Sound artist tunes up Totally Huge

“For me, music is an experiential language. If you try to decode everything with your mind, perhaps you’re not actually enjoying the music?”

Melbourne-based Taiwanese sound artist Alice Hui-Sheng Chang might be onto something there. Not for her the inaccessible, the cerebral.

“A lot of musicians like myself are now taking their music into unconventional performance spaces in order to connect with a broader audience,” the 30-year-old vocalist and RMIT graduate says. “And besides, when you’re working with just the voice there is nowhere to hide.”

Chang uses “different textures of voice internally and externally” to respond extempore to her immediate environment and, in the case of collaborations, the vocal or instrumental utterances of her musical partners. There is something of the primal scream in this; but it would be a mistake to view Chang’s art as anything other than culturally and psychologically complex.

“The Taiwanese educational system is about community and less about the individual voice,” she says. “When I started to perform it was about finding my own voice early on before moving back to the group and finding that collective energy. You form a community while still voicing something that is alternative, different.”

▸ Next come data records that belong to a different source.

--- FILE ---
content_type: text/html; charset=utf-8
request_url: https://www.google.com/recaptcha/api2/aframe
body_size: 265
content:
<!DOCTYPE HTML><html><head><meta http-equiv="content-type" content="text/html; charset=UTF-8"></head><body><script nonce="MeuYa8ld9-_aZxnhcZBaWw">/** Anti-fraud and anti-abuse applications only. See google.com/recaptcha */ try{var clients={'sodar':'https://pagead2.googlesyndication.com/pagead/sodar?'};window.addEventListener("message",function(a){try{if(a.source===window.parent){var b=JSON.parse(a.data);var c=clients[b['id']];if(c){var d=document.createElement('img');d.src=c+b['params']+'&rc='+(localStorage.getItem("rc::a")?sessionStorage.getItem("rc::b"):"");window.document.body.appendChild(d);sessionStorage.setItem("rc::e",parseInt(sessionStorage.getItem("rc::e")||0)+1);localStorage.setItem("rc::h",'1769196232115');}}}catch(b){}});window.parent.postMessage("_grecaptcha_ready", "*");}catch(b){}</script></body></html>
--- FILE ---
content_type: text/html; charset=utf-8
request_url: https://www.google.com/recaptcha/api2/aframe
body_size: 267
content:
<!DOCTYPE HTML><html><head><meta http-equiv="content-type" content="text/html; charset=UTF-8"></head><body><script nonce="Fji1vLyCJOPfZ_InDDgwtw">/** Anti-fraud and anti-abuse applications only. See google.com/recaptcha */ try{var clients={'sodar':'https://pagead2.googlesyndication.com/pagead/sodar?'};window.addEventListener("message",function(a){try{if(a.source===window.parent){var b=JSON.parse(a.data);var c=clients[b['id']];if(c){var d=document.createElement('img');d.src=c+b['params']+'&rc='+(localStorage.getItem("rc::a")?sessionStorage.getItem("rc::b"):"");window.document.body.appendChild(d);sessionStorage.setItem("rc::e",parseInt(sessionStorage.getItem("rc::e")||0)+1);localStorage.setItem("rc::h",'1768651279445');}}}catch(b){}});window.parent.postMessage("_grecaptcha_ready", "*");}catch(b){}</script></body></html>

For Chang, art has a social function and music is the international language. “English is my second language, so finding a way to communicate with each other without struggling to find the right words became important. It’s the energy of conversing.”

Chang will be working and performing with WA singers and composers as part of next week’s Totally Huge new Music Festival, which includes more than 20 concerts in addition to multi-media exhibitions and installations. The Festival will also host the launch of the Western Australian New Music Archive of new music from 1970 to today, which coincides with the Festival Symposium: “Western Australian Art Music Activity: 1970-2014.”

This year WA’s premiere new music event features over local, interstate and international 50 artists working across a range of genres and whose primary material is sound – musical or otherwise.

Highlights include German cellist Friedrich Gauwerky’s solo concert Amour-Soundbridge featuring music by Henze, Stockhausen, Fritz Reiner and Felix Werder; London-based Australian pianist Zubin Kanga’s solo concert Dark Twin featuring music by Steve Reich, Julian Day, Cat Hope and others; and Sydney percussionist Claire Edwardes’ concert Time Alone, in which she performs the music of Ligeti, Lindberg, Christopher Tonkin and others with local performers Ashley Smith and Louise Devenish.

Also of especial note is the festival’s composer-in-residence German composer, performer and sound artist Johannes S. Sistermanns’ series of installations and immersive sound works which includes a new chamber work commissioned by Decibel.

As festival director Tos Mahony says, this year’s Totally Huge New Music Festival showcases “the brilliant diversity of new music and sound art practices for the engagement of our equally diverse audiences. The Festival is a great opportunity for avid followers of new music and sound art, as well as the curious, to dive into the ocean of sonic delight.”

The 12th Totally Huge New Music Festival runs May 15-24. For full details see thnmf2015.tura.com.au.